ICE1

Von | 12. Februar 2006

Stundenlang saß ich im ICE und schaute zum Fenster hinaus oder vor mich hin. In den Obstbaugebieten standen Vogelscheuchen in den Bäumen. Die Fahrgäste räkelten sich in den Sitzen und gähnten, und niemand außer mir sah das aufgeregte Winken der Scheuchen in den Zweigen. Vor mir tippte jemand ständig Ziffern in sein Handy, der Servicemann trug Eis durch das Großraumabteil, gefolgt von drei jungen Männern mit Sportkappen, Michelin-Männchen, die durch den Gang schaukelten und sich laut unterhielten. Das Pärchen nebenan saß schweigend, irgendwann zog sie zwei Plastiktüten aus einer Reisetasche, gab ihm eine davon und sie begannen stumm, mit synchronen Bewegungen das Essen auszuwickeln, zum Mund zu führen, zu kauen und hinunterzuschlucken ohne einander anzusehen.
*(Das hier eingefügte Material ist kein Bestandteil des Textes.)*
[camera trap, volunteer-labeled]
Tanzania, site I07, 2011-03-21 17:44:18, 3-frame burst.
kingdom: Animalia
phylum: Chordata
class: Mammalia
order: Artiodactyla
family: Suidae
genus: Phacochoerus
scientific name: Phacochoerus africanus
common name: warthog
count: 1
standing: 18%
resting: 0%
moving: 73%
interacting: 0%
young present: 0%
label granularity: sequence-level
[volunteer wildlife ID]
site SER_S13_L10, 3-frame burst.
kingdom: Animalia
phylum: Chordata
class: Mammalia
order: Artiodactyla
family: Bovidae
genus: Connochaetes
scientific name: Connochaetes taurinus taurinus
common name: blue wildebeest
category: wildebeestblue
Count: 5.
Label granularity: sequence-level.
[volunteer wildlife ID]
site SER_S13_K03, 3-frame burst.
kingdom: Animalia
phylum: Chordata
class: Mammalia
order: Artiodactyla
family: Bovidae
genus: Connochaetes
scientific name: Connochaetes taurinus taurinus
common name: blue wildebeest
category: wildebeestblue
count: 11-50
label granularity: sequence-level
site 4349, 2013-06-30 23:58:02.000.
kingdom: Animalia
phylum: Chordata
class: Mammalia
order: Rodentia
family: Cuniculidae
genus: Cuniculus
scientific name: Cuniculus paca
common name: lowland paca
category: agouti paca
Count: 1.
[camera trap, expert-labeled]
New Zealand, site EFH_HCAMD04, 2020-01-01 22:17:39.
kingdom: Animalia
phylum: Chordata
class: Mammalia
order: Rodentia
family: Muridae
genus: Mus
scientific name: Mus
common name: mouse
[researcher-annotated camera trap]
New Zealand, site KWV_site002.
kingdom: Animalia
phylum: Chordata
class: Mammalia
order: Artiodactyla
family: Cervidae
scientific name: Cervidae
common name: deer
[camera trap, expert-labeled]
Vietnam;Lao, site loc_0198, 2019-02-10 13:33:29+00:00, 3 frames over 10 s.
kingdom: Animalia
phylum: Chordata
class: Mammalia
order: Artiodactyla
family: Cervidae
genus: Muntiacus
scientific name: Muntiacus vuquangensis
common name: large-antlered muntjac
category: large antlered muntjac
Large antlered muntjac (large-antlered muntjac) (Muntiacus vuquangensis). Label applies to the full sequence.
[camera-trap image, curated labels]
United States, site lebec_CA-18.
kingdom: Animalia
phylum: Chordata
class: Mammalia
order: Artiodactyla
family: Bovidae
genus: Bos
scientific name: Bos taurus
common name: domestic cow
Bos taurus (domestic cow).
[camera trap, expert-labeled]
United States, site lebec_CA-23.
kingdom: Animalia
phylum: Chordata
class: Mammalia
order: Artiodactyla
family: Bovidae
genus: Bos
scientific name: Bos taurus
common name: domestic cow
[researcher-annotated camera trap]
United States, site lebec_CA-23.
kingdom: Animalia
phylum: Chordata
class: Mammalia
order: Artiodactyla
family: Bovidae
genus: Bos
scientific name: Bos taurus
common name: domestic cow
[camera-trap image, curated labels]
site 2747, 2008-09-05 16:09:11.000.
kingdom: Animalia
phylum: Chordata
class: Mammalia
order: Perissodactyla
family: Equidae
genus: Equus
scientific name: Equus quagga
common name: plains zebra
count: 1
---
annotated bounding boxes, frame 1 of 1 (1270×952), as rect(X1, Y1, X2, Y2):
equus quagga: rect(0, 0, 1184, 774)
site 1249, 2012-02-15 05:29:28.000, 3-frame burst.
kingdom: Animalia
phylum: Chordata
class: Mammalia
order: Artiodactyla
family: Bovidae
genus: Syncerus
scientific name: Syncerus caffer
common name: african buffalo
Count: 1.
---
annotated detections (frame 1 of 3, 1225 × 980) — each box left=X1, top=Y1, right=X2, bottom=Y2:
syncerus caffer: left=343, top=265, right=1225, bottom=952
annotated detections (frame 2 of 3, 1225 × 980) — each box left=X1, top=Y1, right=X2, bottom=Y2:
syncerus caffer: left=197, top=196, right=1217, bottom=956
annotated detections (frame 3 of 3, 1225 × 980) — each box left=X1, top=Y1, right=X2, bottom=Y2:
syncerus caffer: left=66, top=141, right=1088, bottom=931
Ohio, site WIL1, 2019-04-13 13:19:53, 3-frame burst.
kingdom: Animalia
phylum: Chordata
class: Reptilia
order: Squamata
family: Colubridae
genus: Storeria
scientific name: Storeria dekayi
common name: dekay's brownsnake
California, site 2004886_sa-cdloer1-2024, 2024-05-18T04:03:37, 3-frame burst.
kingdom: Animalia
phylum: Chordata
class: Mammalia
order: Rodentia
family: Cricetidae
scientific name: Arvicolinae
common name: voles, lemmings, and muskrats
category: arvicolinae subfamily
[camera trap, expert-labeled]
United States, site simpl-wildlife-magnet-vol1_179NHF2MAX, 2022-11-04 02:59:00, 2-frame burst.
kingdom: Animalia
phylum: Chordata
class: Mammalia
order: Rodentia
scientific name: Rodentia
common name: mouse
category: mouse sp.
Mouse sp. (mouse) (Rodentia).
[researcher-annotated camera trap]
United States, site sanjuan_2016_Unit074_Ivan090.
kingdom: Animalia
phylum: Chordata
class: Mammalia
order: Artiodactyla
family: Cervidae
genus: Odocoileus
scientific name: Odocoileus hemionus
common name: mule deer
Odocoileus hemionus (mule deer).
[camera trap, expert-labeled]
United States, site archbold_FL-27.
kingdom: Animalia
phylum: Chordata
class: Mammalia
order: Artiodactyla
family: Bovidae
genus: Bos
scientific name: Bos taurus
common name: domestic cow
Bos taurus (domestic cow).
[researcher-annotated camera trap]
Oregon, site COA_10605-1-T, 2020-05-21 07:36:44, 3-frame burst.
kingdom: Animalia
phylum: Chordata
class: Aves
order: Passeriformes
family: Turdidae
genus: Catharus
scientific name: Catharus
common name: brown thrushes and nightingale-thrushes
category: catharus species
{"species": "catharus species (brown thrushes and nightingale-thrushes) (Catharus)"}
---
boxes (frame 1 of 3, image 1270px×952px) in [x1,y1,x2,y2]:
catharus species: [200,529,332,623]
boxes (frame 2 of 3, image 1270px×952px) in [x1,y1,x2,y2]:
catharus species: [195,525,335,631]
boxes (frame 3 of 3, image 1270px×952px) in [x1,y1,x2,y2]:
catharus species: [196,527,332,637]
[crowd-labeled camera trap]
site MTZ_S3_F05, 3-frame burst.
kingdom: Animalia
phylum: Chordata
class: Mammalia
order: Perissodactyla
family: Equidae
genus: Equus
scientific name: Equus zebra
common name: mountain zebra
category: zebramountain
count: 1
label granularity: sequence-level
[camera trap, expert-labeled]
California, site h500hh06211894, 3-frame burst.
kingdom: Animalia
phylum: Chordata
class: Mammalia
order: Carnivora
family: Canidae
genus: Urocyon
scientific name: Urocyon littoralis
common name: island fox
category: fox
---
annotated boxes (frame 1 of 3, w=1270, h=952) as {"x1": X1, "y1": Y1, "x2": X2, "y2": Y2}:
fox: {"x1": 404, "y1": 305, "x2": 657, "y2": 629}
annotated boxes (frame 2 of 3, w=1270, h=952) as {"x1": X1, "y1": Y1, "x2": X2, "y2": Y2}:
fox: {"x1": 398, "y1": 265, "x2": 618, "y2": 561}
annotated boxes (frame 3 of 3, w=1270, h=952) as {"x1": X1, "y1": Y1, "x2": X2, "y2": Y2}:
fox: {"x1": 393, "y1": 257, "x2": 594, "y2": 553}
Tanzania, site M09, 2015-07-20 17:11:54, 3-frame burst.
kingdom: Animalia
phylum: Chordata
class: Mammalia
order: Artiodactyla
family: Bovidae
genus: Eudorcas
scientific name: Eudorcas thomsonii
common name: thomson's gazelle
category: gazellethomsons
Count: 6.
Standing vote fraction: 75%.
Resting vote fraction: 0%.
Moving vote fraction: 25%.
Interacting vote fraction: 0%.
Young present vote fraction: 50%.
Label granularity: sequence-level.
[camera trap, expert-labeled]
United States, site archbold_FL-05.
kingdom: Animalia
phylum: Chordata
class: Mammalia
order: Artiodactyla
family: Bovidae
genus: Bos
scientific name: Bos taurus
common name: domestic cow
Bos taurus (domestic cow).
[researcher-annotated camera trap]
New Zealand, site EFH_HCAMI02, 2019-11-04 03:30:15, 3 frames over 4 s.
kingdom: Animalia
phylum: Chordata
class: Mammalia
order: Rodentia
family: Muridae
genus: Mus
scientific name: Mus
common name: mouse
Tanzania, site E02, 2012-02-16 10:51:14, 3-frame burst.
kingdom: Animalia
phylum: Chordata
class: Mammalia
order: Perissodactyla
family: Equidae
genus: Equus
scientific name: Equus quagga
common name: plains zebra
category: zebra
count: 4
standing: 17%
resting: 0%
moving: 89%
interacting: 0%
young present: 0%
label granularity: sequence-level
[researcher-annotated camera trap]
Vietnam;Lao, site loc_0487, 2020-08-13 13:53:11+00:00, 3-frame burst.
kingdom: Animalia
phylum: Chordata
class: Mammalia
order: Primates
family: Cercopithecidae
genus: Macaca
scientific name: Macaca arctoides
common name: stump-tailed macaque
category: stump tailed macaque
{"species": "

Sie sahen auch nicht aus dem Fenster, sondern fortwährend auf die Rückwände der blauen Plastiksitze vor sich, in deren Mitte jeweils ein schwarzes Netz befestigt war. In jedem der Netze hing eine kleine Flasche Cola. Die Frau auf dem Sitz davor las „Crazy“ von Benjamin Lebert und bewegte dabei ihren Fuß in den schwarzen Riemchensandalen, den sie über das rechte Knie gelegt hatte, immerzu hin und her, als müsse sie das Gelenk geschmeidig halten.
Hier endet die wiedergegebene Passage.